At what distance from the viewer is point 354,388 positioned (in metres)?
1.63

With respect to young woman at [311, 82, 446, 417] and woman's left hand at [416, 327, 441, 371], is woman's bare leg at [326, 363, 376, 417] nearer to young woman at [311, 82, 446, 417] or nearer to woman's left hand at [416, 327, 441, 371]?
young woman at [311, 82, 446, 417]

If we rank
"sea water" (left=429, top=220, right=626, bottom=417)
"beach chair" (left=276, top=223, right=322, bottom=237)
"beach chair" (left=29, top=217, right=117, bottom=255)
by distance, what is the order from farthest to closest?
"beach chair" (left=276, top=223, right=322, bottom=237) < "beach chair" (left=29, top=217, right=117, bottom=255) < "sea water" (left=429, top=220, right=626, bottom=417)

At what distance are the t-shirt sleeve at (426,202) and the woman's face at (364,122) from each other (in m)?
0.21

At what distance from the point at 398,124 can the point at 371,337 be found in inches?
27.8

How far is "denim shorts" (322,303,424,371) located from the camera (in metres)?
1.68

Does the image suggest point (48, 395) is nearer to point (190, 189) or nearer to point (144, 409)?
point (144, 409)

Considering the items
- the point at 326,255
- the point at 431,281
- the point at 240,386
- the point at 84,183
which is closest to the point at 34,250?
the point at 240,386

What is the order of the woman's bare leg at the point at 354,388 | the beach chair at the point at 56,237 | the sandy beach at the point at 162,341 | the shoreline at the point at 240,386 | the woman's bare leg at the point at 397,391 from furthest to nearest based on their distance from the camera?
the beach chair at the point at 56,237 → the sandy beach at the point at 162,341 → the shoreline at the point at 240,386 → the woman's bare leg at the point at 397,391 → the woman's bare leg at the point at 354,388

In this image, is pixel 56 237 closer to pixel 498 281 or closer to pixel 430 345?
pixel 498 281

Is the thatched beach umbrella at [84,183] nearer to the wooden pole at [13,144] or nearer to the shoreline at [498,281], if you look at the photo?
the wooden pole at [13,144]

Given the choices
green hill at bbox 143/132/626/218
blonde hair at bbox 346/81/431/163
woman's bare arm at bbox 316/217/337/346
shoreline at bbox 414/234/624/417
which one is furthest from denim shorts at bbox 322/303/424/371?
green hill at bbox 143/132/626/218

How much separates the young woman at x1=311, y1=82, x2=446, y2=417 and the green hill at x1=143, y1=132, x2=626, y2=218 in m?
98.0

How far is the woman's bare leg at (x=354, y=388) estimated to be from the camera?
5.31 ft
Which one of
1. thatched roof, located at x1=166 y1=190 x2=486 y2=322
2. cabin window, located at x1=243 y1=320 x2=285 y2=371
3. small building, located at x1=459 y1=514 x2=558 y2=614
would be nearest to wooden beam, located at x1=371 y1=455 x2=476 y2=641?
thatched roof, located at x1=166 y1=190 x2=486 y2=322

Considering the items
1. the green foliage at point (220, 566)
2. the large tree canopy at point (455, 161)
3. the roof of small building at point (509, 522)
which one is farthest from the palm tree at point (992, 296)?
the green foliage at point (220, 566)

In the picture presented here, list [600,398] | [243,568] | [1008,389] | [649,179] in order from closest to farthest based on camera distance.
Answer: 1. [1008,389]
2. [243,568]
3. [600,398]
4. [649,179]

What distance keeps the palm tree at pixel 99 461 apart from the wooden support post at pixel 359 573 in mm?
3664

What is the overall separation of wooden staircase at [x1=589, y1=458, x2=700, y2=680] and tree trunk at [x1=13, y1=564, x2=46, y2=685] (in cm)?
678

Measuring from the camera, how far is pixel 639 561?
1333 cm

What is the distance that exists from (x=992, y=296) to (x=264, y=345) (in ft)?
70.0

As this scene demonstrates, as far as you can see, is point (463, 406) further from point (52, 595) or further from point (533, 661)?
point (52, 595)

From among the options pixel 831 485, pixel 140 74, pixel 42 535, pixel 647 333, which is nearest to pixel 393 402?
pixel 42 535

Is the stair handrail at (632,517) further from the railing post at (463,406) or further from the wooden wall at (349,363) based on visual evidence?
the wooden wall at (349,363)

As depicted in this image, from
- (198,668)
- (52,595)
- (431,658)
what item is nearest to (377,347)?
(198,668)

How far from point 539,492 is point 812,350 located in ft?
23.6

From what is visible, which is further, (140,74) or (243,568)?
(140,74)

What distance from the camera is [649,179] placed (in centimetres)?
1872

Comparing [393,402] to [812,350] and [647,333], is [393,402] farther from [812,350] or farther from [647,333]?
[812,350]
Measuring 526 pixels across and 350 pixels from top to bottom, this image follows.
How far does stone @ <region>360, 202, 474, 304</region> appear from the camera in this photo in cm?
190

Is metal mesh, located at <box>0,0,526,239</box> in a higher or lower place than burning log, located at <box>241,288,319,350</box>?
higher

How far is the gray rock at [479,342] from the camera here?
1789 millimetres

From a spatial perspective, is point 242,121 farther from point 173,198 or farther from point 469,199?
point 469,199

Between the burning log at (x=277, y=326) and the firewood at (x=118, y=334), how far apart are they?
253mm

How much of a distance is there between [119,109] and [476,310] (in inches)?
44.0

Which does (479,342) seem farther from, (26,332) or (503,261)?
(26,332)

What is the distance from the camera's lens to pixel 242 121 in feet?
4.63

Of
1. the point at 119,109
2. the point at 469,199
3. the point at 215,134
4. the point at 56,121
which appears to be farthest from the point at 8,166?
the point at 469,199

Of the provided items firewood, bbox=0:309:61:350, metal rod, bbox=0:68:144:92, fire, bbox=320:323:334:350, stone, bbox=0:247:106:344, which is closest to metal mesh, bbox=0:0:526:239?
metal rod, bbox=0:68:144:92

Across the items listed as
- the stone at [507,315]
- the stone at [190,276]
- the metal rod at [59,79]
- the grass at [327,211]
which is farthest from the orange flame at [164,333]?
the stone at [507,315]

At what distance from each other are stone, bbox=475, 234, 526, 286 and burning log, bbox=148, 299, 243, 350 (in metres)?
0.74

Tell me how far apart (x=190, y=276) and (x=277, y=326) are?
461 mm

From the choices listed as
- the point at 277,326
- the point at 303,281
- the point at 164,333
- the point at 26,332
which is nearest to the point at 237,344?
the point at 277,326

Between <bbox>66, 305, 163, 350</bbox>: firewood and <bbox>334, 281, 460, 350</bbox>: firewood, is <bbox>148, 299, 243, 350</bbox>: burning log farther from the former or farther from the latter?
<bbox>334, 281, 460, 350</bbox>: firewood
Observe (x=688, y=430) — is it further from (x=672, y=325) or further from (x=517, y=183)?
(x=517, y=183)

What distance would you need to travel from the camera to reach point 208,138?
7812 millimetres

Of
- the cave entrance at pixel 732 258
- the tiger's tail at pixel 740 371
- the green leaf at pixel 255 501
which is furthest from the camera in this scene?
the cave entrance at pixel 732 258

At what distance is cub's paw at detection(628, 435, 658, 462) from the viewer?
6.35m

- _Directions_:
Retype the listing exactly, in full.

- _Answer to this exercise_:
At what distance from the viewer is point 354,388 positioned (in metres)?
1.63

With respect to young woman at [311, 82, 446, 417] and woman's left hand at [416, 327, 441, 371], is woman's bare leg at [326, 363, 376, 417] nearer to young woman at [311, 82, 446, 417] or nearer to woman's left hand at [416, 327, 441, 371]?
young woman at [311, 82, 446, 417]

If we rank
"sea water" (left=429, top=220, right=626, bottom=417)
"beach chair" (left=276, top=223, right=322, bottom=237)
"beach chair" (left=29, top=217, right=117, bottom=255)
by distance, what is the order from farthest to closest?
"beach chair" (left=276, top=223, right=322, bottom=237) < "beach chair" (left=29, top=217, right=117, bottom=255) < "sea water" (left=429, top=220, right=626, bottom=417)

At what distance are the t-shirt sleeve at (426,202) and the woman's face at (364,122) from each other (in m)?
0.21

At what distance from the point at 398,124 can the point at 371,337 be found in inches?
27.8

How far is "denim shorts" (322,303,424,371) located from the camera (in metres)?
1.68

Does the image suggest point (48, 395) is nearer to point (190, 189) or nearer to point (144, 409)?
point (144, 409)

Considering the items
- the point at 326,255
- the point at 431,281
- the point at 240,386
- the point at 84,183
which is closest to the point at 34,250?
the point at 240,386

What is the order of the woman's bare leg at the point at 354,388 | the beach chair at the point at 56,237 | the sandy beach at the point at 162,341 | the shoreline at the point at 240,386 | the woman's bare leg at the point at 397,391 from furthest to nearest based on their distance from the camera?
the beach chair at the point at 56,237 → the sandy beach at the point at 162,341 → the shoreline at the point at 240,386 → the woman's bare leg at the point at 397,391 → the woman's bare leg at the point at 354,388

In this image, is pixel 56 237 closer to pixel 498 281 or closer to pixel 430 345?
pixel 498 281

Is the thatched beach umbrella at [84,183] nearer to the wooden pole at [13,144] or nearer to the shoreline at [498,281], if you look at the photo?
the wooden pole at [13,144]

Given the choices
green hill at bbox 143/132/626/218
blonde hair at bbox 346/81/431/163
woman's bare arm at bbox 316/217/337/346
shoreline at bbox 414/234/624/417
which one is furthest from denim shorts at bbox 322/303/424/371?
green hill at bbox 143/132/626/218

How much separates the young woman at x1=311, y1=82, x2=446, y2=417 and the green hill at x1=143, y1=132, x2=626, y2=218 in m?
98.0

How far is the woman's bare leg at (x=354, y=388) estimated to be from the camera?
5.31 ft
Which one of
1. thatched roof, located at x1=166 y1=190 x2=486 y2=322
2. cabin window, located at x1=243 y1=320 x2=285 y2=371
3. small building, located at x1=459 y1=514 x2=558 y2=614
would be nearest to wooden beam, located at x1=371 y1=455 x2=476 y2=641?
thatched roof, located at x1=166 y1=190 x2=486 y2=322

Considering the items
1. the green foliage at point (220, 566)
2. the large tree canopy at point (455, 161)
3. the roof of small building at point (509, 522)
which one is farthest from the palm tree at point (992, 296)?
the green foliage at point (220, 566)

In the picture presented here, list [600,398] | [243,568] | [1008,389] | [649,179] in order from closest to farthest based on camera distance.
Answer: 1. [1008,389]
2. [243,568]
3. [600,398]
4. [649,179]

What distance keeps the palm tree at pixel 99 461 apart from the wooden support post at pixel 359 573 in mm?
3664

What is the overall separation of wooden staircase at [x1=589, y1=458, x2=700, y2=680] and tree trunk at [x1=13, y1=564, x2=46, y2=685] (in cm)?
678

Measuring from the camera, how far is pixel 639 561?
1333 cm

What is the distance that exists from (x=992, y=296) to (x=264, y=345) (in ft)?
70.0

As this scene demonstrates, as far as you can see, is point (463, 406) further from point (52, 595) or further from point (533, 661)?
point (52, 595)

From among the options pixel 831 485, pixel 140 74, pixel 42 535, pixel 647 333, which is nearest to pixel 393 402?
pixel 42 535

Is the stair handrail at (632,517) further from the railing post at (463,406) or further from the wooden wall at (349,363) based on visual evidence?
the wooden wall at (349,363)

As depicted in this image, from
- (198,668)
- (52,595)
- (431,658)
what item is nearest to (377,347)?
(198,668)

How far from point 539,492 is point 812,350 located in ft?
23.6

From what is visible, which is further, (140,74) or (243,568)?
(140,74)

What distance from the camera is [649,179] placed (in centimetres)?
1872

Comparing [393,402] to [812,350] and [647,333], is [393,402] farther from [812,350] or farther from [647,333]?
[812,350]
Measuring 526 pixels across and 350 pixels from top to bottom, this image follows.
How far does stone @ <region>360, 202, 474, 304</region> appear from the camera in this photo in cm?
190

Is metal mesh, located at <box>0,0,526,239</box> in a higher or lower place than burning log, located at <box>241,288,319,350</box>?
higher

How far is the gray rock at [479,342] from the camera here?
1789 millimetres

From a spatial perspective, is point 242,121 farther from point 173,198 or farther from point 469,199?
point 469,199

Between the burning log at (x=277, y=326) and the firewood at (x=118, y=334), how far apart are they?
253mm

How much of a distance is there between [119,109] and [476,310] (in inches)?
44.0

Which does (479,342) seem farther from, (26,332) or (503,261)?
(26,332)

What is the distance from the camera's lens to pixel 242 121 in feet?
4.63

Of
1. the point at 119,109
2. the point at 469,199
3. the point at 215,134
4. the point at 56,121
which appears to be farthest from the point at 8,166?
the point at 469,199

Of the provided items firewood, bbox=0:309:61:350, metal rod, bbox=0:68:144:92, fire, bbox=320:323:334:350, stone, bbox=0:247:106:344, which is closest to metal mesh, bbox=0:0:526:239?
metal rod, bbox=0:68:144:92

Across the items listed as
- the stone at [507,315]
- the stone at [190,276]
- the metal rod at [59,79]
- the grass at [327,211]
which is farthest from the orange flame at [164,333]?
the stone at [507,315]

At what distance from each other are stone, bbox=475, 234, 526, 286 and burning log, bbox=148, 299, 243, 350 (in metres)?
0.74

Tell me how far apart (x=190, y=276) and (x=277, y=326) are?
461 mm

From the choices listed as
- the point at 277,326
- the point at 303,281
- the point at 164,333
- the point at 26,332
which is nearest to the point at 237,344?
the point at 277,326

Between <bbox>66, 305, 163, 350</bbox>: firewood and <bbox>334, 281, 460, 350</bbox>: firewood, is <bbox>148, 299, 243, 350</bbox>: burning log farther from the former or farther from the latter?
<bbox>334, 281, 460, 350</bbox>: firewood
Observe (x=688, y=430) — is it further from (x=672, y=325) or further from (x=517, y=183)?
(x=517, y=183)

What distance would you need to travel from the camera to reach point 208,138?
7812 millimetres

Of
- the cave entrance at pixel 732 258
- the tiger's tail at pixel 740 371
- the green leaf at pixel 255 501
which is furthest from the camera in this scene?
the cave entrance at pixel 732 258

At what distance is cub's paw at detection(628, 435, 658, 462) from the viewer?
6.35m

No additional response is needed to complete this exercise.